2. Werner Was Elected Mayor of Gatlinburg in June 2015
According to the Sevier News Messenger, Werner was unanimously elected mayor of the town on June 2, 2015. His vice mayor Mark McCown. He is also an elected member of the board of directors of the Tennessee Municipal League. As part of that role, Werner helps the league promote municipal omnipotence as opposed to state governance. Werner is now in his eighth term as mayor of the town having previously served as a city council member for 18 years.
In addition to his political duties, Werner is known as the announcer for Gatlinburg-Pittman High School football games. On his LinkedIn page, Werner says that he is the president of Werner Enterprises.
3. His Daughter Is a Popular Christian Contemporary Singer in Tennessee
Werner’s daughter, Martha Christian, is a popular Christian contemporary singer in Tennessee. A bio on her says that she grew up in Illinois surrounded by Christian music. She is married to Joel Christian, her high school sweetheart. The couple is in charge of the music at Evergreen Presbyterian Church and has four children together.

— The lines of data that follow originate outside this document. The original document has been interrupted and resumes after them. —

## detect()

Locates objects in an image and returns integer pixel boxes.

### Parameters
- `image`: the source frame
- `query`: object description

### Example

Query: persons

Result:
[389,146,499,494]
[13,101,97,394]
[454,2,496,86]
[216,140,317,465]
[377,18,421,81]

In 2011, Martha won a talent show at the local Hard Rock Cafe and soon after released her first album, “Dare You To Trust Me.” She describes her music as “perhaps too honest for churches yet too Christian for bar rooms.”
During one of his media appearances in the wake of the 2011 fires, Werner mentioned that he has seven children.

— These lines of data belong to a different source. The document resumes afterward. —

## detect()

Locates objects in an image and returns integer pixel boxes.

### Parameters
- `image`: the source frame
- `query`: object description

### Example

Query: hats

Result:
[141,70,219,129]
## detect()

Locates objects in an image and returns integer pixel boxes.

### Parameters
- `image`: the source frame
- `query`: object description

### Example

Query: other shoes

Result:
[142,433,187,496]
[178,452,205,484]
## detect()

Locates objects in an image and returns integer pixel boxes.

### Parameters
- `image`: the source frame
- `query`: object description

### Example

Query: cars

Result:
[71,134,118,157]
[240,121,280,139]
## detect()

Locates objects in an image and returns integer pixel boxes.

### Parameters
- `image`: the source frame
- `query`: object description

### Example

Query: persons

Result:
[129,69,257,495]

4. Werner Attracted Controversy in 2016 When He Began Forcing Whiskey Distilleries to Charge for Tastings
In April 2016, Werner attracted controversy when he announced the passing of a law forcing the local Ole Smokey Distilleries to charge for tastings. The Knoxville News Sentinel quoted a statement from the distillery as saying, “The mayor of Gatlinburg, Mike Werner, informed the public that the reason behind this change is to monitor public disorderly conduct.”

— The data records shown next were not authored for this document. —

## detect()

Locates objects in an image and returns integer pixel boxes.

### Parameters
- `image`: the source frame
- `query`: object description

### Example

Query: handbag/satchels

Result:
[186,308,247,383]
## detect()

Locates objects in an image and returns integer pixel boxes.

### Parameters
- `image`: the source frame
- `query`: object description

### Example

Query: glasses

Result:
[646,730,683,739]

The motivation behind the law was to maintain the area’s reputation as a family friendly destination.
In addition, in August 2016, Werner called on congress to help to pay for the repairs needed at Great Smoky Mountains National Park, reported the Knoxville News Sentinel.
The newspaper quoted him as saying, “We need to make sure we care for what I call America’s heirloom. It takes money to maintain these resources…Something has got to be done or people won’t be able to continue to enjoy this beautiful park.” Werner often leads hikes through the park and has called it a “national treasure.”
5. The Superintendent of the Great Smoky Mountains National Park Has Called the Fires a ‘Perfect Storm’
The superintendent of the Great Smoky Mountains National Park, Cassius Cash, told WTAE that the fires have been “like a perfect storm.” Cash mentioned the heavy winds that helped to scatter the embers in the beginnings of the blaze. He later said that he believed the fire was “likely to be human-caused.”